▸ **EXERCISE REQUIREMENTS**:
Copy exactly the lines that run from the one containing "body_size: 267" through the end of the entries, both ends included.

**** TASK MATERIAL ****

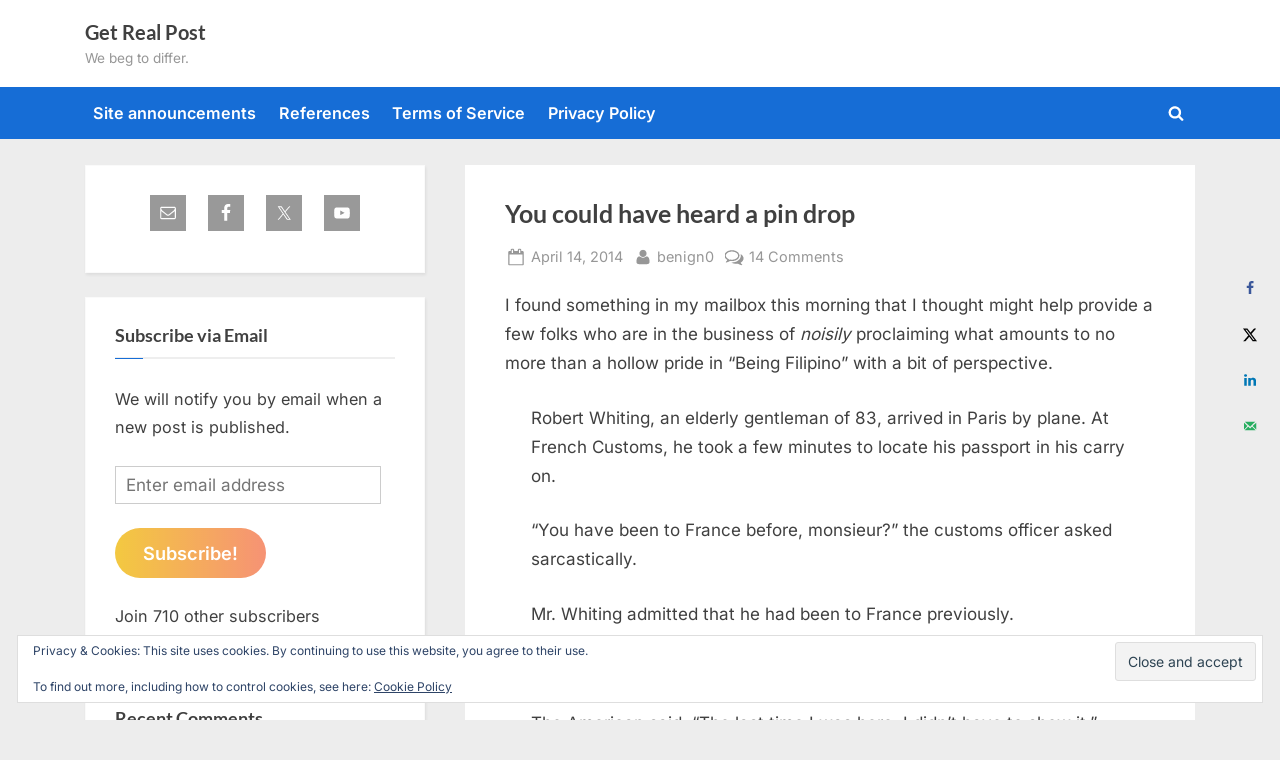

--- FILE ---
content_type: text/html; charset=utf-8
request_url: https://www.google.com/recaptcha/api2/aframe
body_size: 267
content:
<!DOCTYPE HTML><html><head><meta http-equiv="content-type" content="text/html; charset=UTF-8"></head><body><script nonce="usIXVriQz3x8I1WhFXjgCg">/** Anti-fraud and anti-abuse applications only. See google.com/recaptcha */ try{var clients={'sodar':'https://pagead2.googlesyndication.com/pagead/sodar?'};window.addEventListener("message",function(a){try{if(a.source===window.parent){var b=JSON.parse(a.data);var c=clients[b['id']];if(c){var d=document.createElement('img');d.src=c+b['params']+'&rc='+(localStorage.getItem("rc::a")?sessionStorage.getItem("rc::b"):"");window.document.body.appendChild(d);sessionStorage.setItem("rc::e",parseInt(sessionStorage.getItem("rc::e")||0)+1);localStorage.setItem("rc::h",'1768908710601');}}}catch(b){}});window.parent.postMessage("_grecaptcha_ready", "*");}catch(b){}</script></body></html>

****

▸ **RESULT BELOW**:
body_size: 267
content:
<!DOCTYPE HTML><html><head><meta http-equiv="content-type" content="text/html; charset=UTF-8"></head><body><script nonce="usIXVriQz3x8I1WhFXjgCg">/** Anti-fraud and anti-abuse applications only. See google.com/recaptcha */ try{var clients={'sodar':'https://pagead2.googlesyndication.com/pagead/sodar?'};window.addEventListener("message",function(a){try{if(a.source===window.parent){var b=JSON.parse(a.data);var c=clients[b['id']];if(c){var d=document.createElement('img');d.src=c+b['params']+'&rc='+(localStorage.getItem("rc::a")?sessionStorage.getItem("rc::b"):"");window.document.body.appendChild(d);sessionStorage.setItem("rc::e",parseInt(sessionStorage.getItem("rc::e")||0)+1);localStorage.setItem("rc::h",'1768908710601');}}}catch(b){}});window.parent.postMessage("_grecaptcha_ready", "*");}catch(b){}</script></body></html>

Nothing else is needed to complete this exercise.